**TEXTO MOSTRADO**
┏━━

Los dones y carismas rejuvenecen la vida de la Iglesia

Por: Pbro. Javier Alexis Agudelo Avendaño, sacerdote diocesano.

Fotos: Centro de Comunicaciones Diócesis de Cúcuta

Para poder hablar de los dones y de los carismas en la vida de la Iglesia, debemos comenzar por lo esencial. Sabemos que cuando Je­sús reúne a sus discípulos y les en­comienda la tarea de anunciar su Evangelio. Sintieron temor, pero Jesús les promete que no estarán solos en esta misión, y les envía el Espíritu Santo (Jn 14:15-21). En Pentecostés los Apóstoles son bendecidos con diversos dones para su misión, y a lo largo de la historia el Espíritu sigue bendi­ciendo a cada uno de nosotros. A estas gracias del Espíritu las po­demos llamar carismas (la palabra carisma viene del griego charis y se traduce como gracia). Son precisamente estos regalos que recibimos, cada uno o de manera colectiva, para edificar la Iglesia y para el servicio de los demás. El Espíritu no solo actuó en esa ocasión, continúa haciéndolo hoy, Él es quien anima, alienta y sigue edificando a la Iglesia (L.G.4). Es el Espíritu Santo quien consa­gra la vida de la Iglesia enrique­ciéndola con tantos carismas como sean posibles para ofrecer a los hombres de todos los tiem­pos y hacer posible el camino de la santidad.

¿Qué son los dones y los carismas ?

El Espíritu Santo es el principio de toda acción vital y verdaderamen­te saludable en todas las partes del cuerpo (Pío XII, Mystici Corpo­ris: DS 3808). Actúa de múltiples maneras en la edificación de todo el cuerpo en la caridad (cf. Ef 4, 16). Por la Palabra de Dios, que tiene el poder de construir el edifi­cio (Hch 20, 32). Por el Bautismo mediante el cual forma el Cuerpo de Cristo (1 Co 12, 13). Por los sa­cramentos que hacen crecer y cu­ran a los miembros de Cristo. Por la gracia concedida a los Apósto­les que entre estos dones destaca (LG 7). Por las virtudes que hacen obrar según el bien, y por las múl­tiples gracias especiales (llamadas carismas) mediante las cuales los fieles quedan preparados y dis­puestos a asumir diversas tareas o ministerios que contribuyen a re­novar la Iglesia (LG 12; cf. AA 3). Es por ello, que el Espíritu San­to es el gran motor que pone a la Iglesia en permanente movimien­to llevándola a la plenitud.

┗━━

**ACCIONES A REALIZAR**
A: En el texto sobre los dones y carismas, ¿de qué palabra griega procede el término «carisma» y cómo se traduce?
B: Escribe la continuación del texto sobre los dones y carismas a partir de su última oración.

**DATOS DISPONIBLES**
┏━━

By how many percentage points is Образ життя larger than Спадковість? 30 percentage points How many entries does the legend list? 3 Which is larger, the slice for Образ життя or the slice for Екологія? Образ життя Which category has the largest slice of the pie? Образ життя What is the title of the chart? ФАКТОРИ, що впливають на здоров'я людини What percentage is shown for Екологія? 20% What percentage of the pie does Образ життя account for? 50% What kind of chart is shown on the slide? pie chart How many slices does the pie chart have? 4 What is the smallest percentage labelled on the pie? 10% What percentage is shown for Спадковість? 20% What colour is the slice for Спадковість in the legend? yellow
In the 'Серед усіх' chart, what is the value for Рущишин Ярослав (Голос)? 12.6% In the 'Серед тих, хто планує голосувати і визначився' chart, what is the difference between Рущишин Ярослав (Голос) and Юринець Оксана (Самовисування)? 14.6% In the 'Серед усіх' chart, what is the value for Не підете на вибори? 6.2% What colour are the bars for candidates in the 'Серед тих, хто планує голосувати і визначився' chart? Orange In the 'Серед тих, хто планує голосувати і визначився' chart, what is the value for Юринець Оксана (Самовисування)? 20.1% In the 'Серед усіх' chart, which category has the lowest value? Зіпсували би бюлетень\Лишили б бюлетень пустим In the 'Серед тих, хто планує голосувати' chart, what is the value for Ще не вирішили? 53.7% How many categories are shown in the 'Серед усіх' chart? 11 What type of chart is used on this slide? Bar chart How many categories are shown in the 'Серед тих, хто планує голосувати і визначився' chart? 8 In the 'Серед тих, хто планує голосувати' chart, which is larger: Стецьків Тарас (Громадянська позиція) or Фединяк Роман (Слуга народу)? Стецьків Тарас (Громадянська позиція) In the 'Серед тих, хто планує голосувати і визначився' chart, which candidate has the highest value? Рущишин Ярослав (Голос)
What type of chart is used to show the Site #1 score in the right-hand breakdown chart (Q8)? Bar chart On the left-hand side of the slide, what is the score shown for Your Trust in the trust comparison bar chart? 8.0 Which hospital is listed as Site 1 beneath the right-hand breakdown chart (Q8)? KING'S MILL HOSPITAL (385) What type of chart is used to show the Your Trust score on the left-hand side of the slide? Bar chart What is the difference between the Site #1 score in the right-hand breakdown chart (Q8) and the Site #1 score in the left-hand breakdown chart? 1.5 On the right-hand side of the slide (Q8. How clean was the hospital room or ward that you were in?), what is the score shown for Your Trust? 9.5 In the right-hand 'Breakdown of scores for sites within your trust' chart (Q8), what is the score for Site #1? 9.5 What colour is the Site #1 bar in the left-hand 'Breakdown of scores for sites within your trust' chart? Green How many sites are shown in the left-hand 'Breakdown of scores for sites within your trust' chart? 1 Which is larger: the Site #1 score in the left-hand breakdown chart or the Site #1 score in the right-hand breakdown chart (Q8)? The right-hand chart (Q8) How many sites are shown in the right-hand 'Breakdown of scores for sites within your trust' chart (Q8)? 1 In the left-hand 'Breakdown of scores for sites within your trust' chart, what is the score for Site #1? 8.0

┗━━

**RESULTADOS POR TAREA**
A: Procede del griego charis y se traduce como gracia.

B:
El catecismo de la Iglesia Ca­tólica en el # 799 expresa de los carismas lo siguiente: “Extraordi­narios o sencillos y humildes, los carismas son gracias del Espíritu Santo, que tienen directa o indi­rectamente una utilidad eclesial; los carismas están ordenados a la edificación de la Iglesia, al bien de los hombres y a las necesi­dades del mundo”. Es Espíritu Santo los da a quien quiere, pero para descubrirlos es necesario el discernimiento. Esto quiere decir que todos hemos recibido un re­galo como una manifestación de amor y cariño de alguien. Para descubrir el contenido del regalo es necesario romper el papel y la caja en la que está envuelto. Esto es el discernimiento, que lo pode­mos entender como buscar la vo­luntad de Dios: es buscar un ca­mino práctico de libertad humana, dentro de la historia de la salva­ción. Es el camino para descubrir el carisma que Dios me ha dado para servir dentro de su pueblo. Los carismas, Dios los concede de forma incomparable dentro de la Iglesia, por los méritos de Cristo, para el bien común, y para la renovación y construcción y utilidad de la Iglesia. En cada ca­risma el Espíritu reve­la su presencia con un don que también es un servicio.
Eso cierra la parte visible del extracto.